Thanks to the huge and lucrative growth of cryptocurrencies such as bitcoin, a new cyber threat has emerged: cryptojacking. Rather than stealing data, however, the main purpose of this hack is stealing computing power.
Cryptocurrency relies on a digital distributed ledger known as a blockchain to keep transactions secure, anonymous and free of requirements and scrutiny by third parties such as governments and banks. Generating cryptocurrency — a process known as ‘mining’ — requires an enormous and expensive amount of computing power. In order to cash in, enterprising hackers are now taking advantage of vulnerabilities that allow them to hijack CPUs, from personal laptops and smartphones to industrial computers, in order to run their mining operations on the largest scale possible.
This month alone, several incidents have highlighted the threat.
Cybersecurity company Radiflow announced that it had discovered a cryptocurrency malware attack on the network of a critical infrastructure operator. The malware diverted CPU power from the normal and necessary functions of a water utility in Europe to a mining operation for the cryptocurrency Monero.
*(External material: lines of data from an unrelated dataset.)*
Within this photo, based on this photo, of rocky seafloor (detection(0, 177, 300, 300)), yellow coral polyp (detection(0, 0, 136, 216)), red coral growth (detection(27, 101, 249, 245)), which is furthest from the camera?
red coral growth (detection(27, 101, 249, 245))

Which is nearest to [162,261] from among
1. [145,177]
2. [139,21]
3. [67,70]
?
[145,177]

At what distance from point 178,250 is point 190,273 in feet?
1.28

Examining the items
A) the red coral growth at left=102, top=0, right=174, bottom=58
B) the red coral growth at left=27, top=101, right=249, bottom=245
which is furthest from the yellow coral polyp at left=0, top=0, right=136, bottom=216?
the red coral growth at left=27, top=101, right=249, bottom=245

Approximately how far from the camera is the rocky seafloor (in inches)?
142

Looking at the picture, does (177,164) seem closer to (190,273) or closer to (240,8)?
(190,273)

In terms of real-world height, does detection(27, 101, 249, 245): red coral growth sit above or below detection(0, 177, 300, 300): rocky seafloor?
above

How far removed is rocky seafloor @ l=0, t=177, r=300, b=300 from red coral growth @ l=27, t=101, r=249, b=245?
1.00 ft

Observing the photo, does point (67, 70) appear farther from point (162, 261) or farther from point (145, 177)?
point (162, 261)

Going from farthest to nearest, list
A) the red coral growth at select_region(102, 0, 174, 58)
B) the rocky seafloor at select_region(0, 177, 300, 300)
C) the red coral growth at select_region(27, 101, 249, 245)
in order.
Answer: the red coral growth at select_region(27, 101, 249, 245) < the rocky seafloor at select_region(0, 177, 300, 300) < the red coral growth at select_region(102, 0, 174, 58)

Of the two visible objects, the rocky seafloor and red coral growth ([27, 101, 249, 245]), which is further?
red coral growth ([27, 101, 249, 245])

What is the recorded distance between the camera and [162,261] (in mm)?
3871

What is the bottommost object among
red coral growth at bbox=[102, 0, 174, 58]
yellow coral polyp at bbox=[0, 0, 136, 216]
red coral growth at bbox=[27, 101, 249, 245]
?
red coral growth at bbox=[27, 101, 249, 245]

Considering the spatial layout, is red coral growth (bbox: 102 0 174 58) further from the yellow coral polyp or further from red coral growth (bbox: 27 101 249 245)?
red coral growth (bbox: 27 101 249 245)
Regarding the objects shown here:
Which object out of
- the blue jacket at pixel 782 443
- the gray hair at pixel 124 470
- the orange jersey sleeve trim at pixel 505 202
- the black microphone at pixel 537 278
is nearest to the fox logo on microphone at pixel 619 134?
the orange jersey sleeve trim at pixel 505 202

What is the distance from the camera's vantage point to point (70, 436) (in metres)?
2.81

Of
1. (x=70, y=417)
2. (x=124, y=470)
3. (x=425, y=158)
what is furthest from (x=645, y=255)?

In a recent discussion of this topic on the radio program Science Friday, Dan Goodin, security editor for Ars Technica, explained that nearly 4,300 hijacked sites fed malicious code to any computers visiting one of those sites, allowing hackers to use those computers to mine Monero. The affected websites included a number of government sites in the U.S., the U.K. and worldwide.
BBC News reported that Russian nuclear scientists working at a top-secret nuclear warhead facility were arrested for a plot to use that facility’s supercomputer to mine bitcoin.
Even a company as sophisticated as Tesla is not immune. Wired recently reported an attack on the company’s public cloud server that happened last month.
In each of these cases, the cryptojacking was detected and addressed quickly, but the risks are still great. “Cryptocurrency malware attacks involve extremely high CPU processing and network bandwidth consumption, which can threaten the stability and availability of the physical processes of a critical infrastructure operator," said Yehonatan Kfir, CTO at Radiflow.
Radiflow CEO Ilan Barda expects these attacks to continue and those responsible for security will have to keep up. "This case emphasizes the need for a holistic cybersecurity solution for OT networks, including access control, intrusion detection and analytics services with the relevant expertise," Barda advised.
Goodin explained that this type of computer hijacking affects individuals by putting a strain on their impacted computers or smartphones and by stealing energy, either by draining the battery or surreptitiously using their electricity. He suggested that to protect your devices, always install operating system and browser updates as they become available. He noted that many anti-virus programs are starting to detect and warn users when the browser is trying to mine cryptocurrency. Lastly, he advised that ad blockers can also add protection from these threats.